Centrosinistra sempre più dilaniato dalle lotte interne: veti incrociati e ultimatum sulla nuova giunta Lapenna cerca di recuperare il vicesindaco Spadaccini le cui dimissioni prendono sempre più corpo

VASTO. Veti incrociati, ultimatum e, sullo sfondo, le dimissioni del vicesindaco Antonio Spadaccini. Resta critica la situazione politica all’interno della maggioranza di centrosinistra in vista del consiglio comunale convocato per l’approvazione del conto consuntivo. L’argomento è all’ordine del giorno dell’assemblea civica fissata alle 8 del 10 maggio in prima convocazione e in seconda convocazione alle 9 di lunedì 13 maggio. Una seduta piena di incognite e con la spada di Damocle del Partito socialista che ha annunciato il voto contrario al documento contabile se non verrà azzerata la giunta, ipotesi che vede contrarie tutte le altre forze politiche del centrosinistra, favorevoli invece all’ingresso di un esponente del Psi e a una ridistribuzione delle deleghe.

Intanto il Psi, attraverso il proprio rappresentante in commissione, Gabriele Barisano, si è astenuto sul bilancio provocando le ire del sindaco Luciano Lapenna.

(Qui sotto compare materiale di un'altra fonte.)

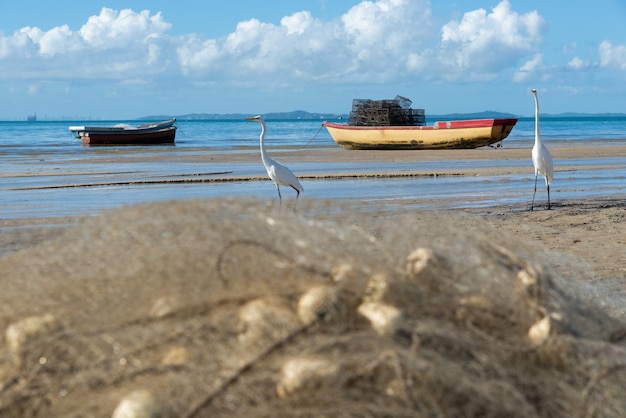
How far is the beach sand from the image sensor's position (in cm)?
241

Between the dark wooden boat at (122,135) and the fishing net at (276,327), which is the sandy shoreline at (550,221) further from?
the dark wooden boat at (122,135)

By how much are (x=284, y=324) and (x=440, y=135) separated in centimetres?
2921

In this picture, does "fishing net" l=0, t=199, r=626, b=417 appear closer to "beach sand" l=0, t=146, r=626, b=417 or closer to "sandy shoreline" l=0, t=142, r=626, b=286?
"beach sand" l=0, t=146, r=626, b=417

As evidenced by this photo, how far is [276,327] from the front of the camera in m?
2.50

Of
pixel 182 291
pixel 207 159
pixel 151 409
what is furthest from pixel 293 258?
pixel 207 159

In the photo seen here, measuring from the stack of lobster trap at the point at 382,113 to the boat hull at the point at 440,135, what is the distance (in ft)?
7.71

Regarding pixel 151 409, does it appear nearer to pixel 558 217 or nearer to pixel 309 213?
pixel 309 213

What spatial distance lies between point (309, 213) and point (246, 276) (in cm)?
50

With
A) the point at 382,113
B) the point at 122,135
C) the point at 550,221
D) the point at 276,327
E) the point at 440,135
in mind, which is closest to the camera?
the point at 276,327

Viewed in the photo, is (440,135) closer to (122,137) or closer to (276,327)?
(122,137)

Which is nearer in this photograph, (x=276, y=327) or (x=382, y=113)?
(x=276, y=327)

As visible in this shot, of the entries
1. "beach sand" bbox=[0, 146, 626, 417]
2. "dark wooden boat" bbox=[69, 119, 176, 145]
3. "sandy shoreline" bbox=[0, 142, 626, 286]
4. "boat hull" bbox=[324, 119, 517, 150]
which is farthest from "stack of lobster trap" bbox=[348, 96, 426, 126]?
"beach sand" bbox=[0, 146, 626, 417]

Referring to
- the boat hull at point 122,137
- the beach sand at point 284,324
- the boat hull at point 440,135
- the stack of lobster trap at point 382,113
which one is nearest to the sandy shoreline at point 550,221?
the beach sand at point 284,324

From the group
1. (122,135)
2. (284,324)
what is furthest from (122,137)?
(284,324)
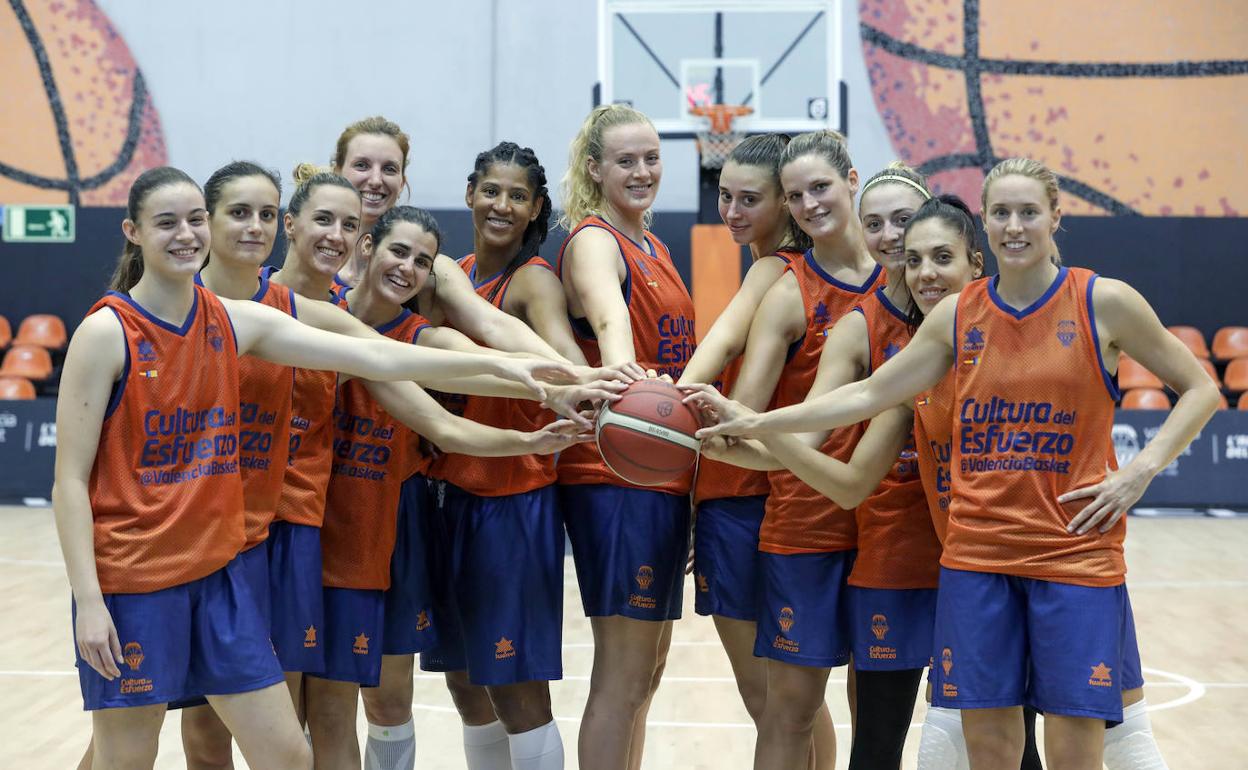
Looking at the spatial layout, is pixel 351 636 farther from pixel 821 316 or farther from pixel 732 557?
pixel 821 316

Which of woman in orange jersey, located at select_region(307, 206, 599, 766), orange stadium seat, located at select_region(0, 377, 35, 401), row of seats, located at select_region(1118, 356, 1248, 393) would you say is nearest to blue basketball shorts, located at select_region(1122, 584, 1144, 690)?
woman in orange jersey, located at select_region(307, 206, 599, 766)

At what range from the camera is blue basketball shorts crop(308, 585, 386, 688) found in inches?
134

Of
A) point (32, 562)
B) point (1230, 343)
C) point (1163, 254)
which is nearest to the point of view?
point (32, 562)

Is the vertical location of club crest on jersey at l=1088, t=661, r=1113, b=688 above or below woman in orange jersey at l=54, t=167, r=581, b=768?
below

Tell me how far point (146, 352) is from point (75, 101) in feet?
38.9

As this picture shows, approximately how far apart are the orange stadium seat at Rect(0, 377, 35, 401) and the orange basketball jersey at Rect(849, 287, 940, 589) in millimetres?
10296

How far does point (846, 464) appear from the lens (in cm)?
340

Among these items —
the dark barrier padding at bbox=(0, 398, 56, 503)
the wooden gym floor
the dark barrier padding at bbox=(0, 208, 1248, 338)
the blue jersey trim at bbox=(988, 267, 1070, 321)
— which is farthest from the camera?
the dark barrier padding at bbox=(0, 208, 1248, 338)

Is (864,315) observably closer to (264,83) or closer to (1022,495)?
(1022,495)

Stando alle voci che provengono dal suo entourage, il primo cittadino è inferocito: non ha digerito l’astensione dei socialisti che fa il paio con quella già incassata sulle norme tecniche del piano regolatore. «Così non si può andare avanti», avrebbe confidato Lapenna ai suoi più stretti collaboratori, preoccupato per i mal di pancia nella coalizione e per la necessità di dare risposte alla città con l’approssimarsi della stagione balneare. Di questo passo il rischio concreto è che manchino i numeri sufficienti per l’approvazione del conto consuntivo. A quel punto tutti a casa e voto anticipato.

In questo contesto stanno prendendo sempre più corpo le dimissioni di Spadaccini. Nonostante il pressing di queste ore, il primario dell’ospedale San Pio sembra deciso a lasciare l’incarico di assessore alle politiche sociali per motivi che, insistono in Comune, non hanno nulla a che vedere con l’attuale situazione politica e con i diktat dei socialisti. Il vicesindaco, che nei mesi scorsi ha lasciato l’Italia dei valori insieme al consigliere Elio Baccalà, ha motivato la sua decisione con gli impegni di lavoro diventati sempre più gravosi. Potrebbe formalizzare le dimissioni già da lunedì, anche se stanno tentando di dissuaderlo. Lo stesso Lapenna, che ha grande stima di Spadaccini, non vuole privarsi di un valido e professionista.

Insomma, la situazione è piuttosto ingarbugliata e per il centrosinistra non sarà facile uscire fuori da questa palude. Tutti i partiti della coalizione si augurano che si trovi al più presto una soluzione, ma nessuno è disposto ad arretrare di una virgola. Men che meno i socialisti, i cui numeri sono decisivi per l’approvazione del conto consuntivo e che, finora, sono rimasti fermi sulle loro posizioni: azzeramento della giunta e rilancio dell’azione amministrativa.